Appendix · recipe

GPU debugging: capturing the next crash

Serial logging, swap-backed mini-dumps, and dmesg snapshots — so the next panic isn't lost to the reboot.

The PinePhone Pro reboots on any unhandled kernel fault. When the host is not already logging /dev/ttyUSB1, the best artifact is often a phone photo of the framebuffer after the crash. That is not good enough: the register dump, DRM warnings, and reset path need to land in a file on the laptop before the board is power-cycled.

This page is the recipe for not losing the next one.

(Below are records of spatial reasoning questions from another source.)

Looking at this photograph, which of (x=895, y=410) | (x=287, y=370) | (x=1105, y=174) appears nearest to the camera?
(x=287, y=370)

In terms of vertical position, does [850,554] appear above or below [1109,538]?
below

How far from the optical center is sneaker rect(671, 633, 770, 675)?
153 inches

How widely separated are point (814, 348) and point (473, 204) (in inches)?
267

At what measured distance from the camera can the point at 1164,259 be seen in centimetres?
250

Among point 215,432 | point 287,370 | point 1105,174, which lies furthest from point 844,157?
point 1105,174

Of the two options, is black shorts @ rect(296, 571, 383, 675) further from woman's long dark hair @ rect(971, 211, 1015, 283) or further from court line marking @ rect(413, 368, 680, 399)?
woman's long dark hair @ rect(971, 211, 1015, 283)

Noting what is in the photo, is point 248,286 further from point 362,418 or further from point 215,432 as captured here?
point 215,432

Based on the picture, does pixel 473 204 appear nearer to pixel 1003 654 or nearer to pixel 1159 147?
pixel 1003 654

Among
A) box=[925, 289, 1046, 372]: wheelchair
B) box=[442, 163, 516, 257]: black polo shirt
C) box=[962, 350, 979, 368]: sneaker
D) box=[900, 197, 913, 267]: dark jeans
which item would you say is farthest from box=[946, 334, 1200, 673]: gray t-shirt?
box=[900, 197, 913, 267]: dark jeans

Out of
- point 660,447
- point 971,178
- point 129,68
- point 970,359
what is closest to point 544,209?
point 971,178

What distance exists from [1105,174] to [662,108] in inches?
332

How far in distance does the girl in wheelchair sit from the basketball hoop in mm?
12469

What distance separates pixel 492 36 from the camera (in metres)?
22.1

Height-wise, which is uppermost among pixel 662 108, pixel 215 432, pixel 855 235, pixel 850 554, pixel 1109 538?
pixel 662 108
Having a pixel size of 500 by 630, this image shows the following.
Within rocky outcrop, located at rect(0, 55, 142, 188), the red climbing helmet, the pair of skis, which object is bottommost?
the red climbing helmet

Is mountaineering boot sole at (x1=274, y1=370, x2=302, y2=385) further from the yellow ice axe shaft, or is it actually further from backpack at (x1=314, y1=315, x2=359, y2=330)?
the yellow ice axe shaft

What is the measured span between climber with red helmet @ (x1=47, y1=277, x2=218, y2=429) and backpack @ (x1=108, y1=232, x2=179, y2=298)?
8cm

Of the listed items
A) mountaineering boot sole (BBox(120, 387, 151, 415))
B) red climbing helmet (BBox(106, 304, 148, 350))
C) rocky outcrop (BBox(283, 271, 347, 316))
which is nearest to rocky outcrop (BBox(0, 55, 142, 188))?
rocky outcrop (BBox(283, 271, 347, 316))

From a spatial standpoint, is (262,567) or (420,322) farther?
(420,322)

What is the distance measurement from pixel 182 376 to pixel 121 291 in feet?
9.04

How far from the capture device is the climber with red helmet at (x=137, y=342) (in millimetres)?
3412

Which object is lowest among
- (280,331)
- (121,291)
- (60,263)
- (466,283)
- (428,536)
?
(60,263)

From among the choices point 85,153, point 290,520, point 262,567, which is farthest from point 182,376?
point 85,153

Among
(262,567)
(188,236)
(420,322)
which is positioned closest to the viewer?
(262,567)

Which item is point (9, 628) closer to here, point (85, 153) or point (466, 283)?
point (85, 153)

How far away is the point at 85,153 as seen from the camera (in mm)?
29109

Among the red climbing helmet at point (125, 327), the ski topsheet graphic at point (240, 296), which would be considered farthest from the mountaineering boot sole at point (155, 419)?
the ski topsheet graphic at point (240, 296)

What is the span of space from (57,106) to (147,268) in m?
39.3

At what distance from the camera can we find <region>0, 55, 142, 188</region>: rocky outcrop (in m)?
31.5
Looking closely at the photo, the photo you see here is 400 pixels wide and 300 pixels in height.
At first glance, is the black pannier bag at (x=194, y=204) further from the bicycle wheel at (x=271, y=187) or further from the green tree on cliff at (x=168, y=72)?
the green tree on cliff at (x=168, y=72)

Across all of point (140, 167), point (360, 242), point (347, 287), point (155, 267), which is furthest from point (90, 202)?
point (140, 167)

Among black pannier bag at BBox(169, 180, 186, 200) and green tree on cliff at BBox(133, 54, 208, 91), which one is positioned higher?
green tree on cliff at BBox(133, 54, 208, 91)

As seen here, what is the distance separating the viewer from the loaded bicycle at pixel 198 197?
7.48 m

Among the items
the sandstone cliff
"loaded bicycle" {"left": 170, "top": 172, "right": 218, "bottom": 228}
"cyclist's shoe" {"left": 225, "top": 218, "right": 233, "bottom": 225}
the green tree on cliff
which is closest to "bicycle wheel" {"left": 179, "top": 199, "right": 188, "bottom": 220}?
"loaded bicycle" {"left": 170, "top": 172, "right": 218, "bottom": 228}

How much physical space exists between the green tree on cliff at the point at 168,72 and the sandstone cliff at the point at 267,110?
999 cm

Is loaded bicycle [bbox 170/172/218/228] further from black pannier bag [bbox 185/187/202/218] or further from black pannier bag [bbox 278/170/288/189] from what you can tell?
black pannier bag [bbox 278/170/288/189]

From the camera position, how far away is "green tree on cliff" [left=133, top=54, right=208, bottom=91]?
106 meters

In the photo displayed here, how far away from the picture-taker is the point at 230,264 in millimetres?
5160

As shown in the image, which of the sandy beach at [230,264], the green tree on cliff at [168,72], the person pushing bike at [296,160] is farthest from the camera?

0. Snapshot a live wedge over SSH

When the panel is frozen but USB Ethernet still answers, capture the live process stacks before killing clients, restarting Sway, or rebooting:

mise run debug:gpu:wedge:phone -- firefox-glxtest-wedge

The task writes logs/gpu-wedge/<timestamp>-<name>.log. It is read-only: it records process state, procstat -k stacks, Sway IPC if it still answers, DRM/Panfrost sysctls, thermal state, dmesg, and /var/log/messages. The local analysis classifies the known signatures:

This is the first command to run on the next browser/WebGL or compositor freeze. It exists because the 2026-05-06 Firefox bench left sway unkillable inside panfrost_ioctl_wait_bo; even SIGKILL could not reap it, and sudo reboot stopped sshd but then hung late while the kernel still answered ICMP.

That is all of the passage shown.